--- PASSAGE TO READ Enclosed Below ---

Silicon Valley Bank's (SIVB) stunning collapse has brought a new element to the conversation about what role management, regulators, and investors may have played in the bank's ultimate failure — the role of social media.
A modern wrinkle in what was in many ways a classic bank failure spurred by a run on the bank, and a management team Federal Reserve Chair Jerome Powell said last week "failed badly" in the years leading up to the firm's demise.
"SVB's failure is a textbook case of mismanagement," Michael Barr, the Federal Reserve's vice chair for supervision, said in testimony delivered Tuesday. "The bank had a concentrated business model, serving the technology and venture capital sector."
Still, modern communication dynamics, in Barr's view, sit at the heart of what brought down Silicon Valley Bank with such great speed.
On March 9, depositors scrambled to pull out more than the $40 billion from SVB as panic spread throughout Twitter, along with other social media platforms like Slack and WhatsApp, after the bank revealed a $1.8 billion loss within its bond portfolio and plans to raise more than $2 billion in new capital.
"In response, social media saw a surge in talk about a run, and uninsured depositors acted quickly to flee," Barr said.
"On Thursday evening and Friday morning, the bank communicated that they expected even greater outflows that day," Barr added. "The bank did not have enough cash or collateral to meet those extraordinary and rapid outflows, and on Friday, March 10, SVB failed.
"Panic prevailed among SVB's remaining depositors, who saw their savings at risk and their businesses in danger of missing payroll because of the bank's failure."

--- End of Enclosed PASSAGE TO READ ---

- [PROBLEM 1]:
According to the text on Silicon Valley Bank's collapse, how large a loss did the bank reveal in its bond portfolio?
- [PROBLEM 2]:
Copy everything from "Still, modern communication" down to "10, SVB failed." in the text on Silicon Valley Bank's collapse, and swap "social media" for "online forums".

--- INFORMATION SUPPLIED Enclosed Below ---

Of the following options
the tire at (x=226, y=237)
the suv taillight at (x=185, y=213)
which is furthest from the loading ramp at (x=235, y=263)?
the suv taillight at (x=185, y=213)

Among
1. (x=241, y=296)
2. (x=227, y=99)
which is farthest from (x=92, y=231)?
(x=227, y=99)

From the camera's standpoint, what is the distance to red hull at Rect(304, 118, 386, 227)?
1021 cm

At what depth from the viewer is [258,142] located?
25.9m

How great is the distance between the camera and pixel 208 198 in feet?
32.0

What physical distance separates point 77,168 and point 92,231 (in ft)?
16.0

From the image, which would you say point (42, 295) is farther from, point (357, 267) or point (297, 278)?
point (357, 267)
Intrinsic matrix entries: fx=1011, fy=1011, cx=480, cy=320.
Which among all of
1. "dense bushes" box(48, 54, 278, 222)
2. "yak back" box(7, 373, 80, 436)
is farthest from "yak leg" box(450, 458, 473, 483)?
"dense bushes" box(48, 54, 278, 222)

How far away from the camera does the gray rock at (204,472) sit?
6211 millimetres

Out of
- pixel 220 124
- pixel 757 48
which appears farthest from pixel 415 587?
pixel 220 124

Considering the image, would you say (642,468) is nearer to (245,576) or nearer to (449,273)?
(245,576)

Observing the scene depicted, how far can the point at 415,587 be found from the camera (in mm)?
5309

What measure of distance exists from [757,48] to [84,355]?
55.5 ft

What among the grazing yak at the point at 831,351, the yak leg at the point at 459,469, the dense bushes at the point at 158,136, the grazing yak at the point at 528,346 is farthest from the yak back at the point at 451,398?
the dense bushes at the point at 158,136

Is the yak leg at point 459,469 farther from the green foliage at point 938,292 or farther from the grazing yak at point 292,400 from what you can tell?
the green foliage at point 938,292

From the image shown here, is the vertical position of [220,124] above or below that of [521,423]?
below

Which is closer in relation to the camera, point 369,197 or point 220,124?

--- End of Enclosed INFORMATION SUPPLIED ---

- [TASK RESULT 1]:
$1.8 billion.

- [TASK RESULT 2]:
Still, modern communication dynamics, in Barr's view, sit at the heart of what brought down Silicon Valley Bank with such great speed.
On March 9, depositors scrambled to pull out more than the $40 billion from SVB as panic spread throughout Twitter, along with other online forums platforms like Slack and WhatsApp, after the bank revealed a $1.8 billion loss within its bond portfolio and plans to raise more than $2 billion in new capital.
"In response, online forums saw a surge in talk about a run, and uninsured depositors acted quickly to flee," Barr said.
"On Thursday evening and Friday morning, the bank communicated that they expected even greater outflows that day," Barr added. "The bank did not have enough cash or collateral to meet those extraordinary and rapid outflows, and on Friday, March 10, SVB failed.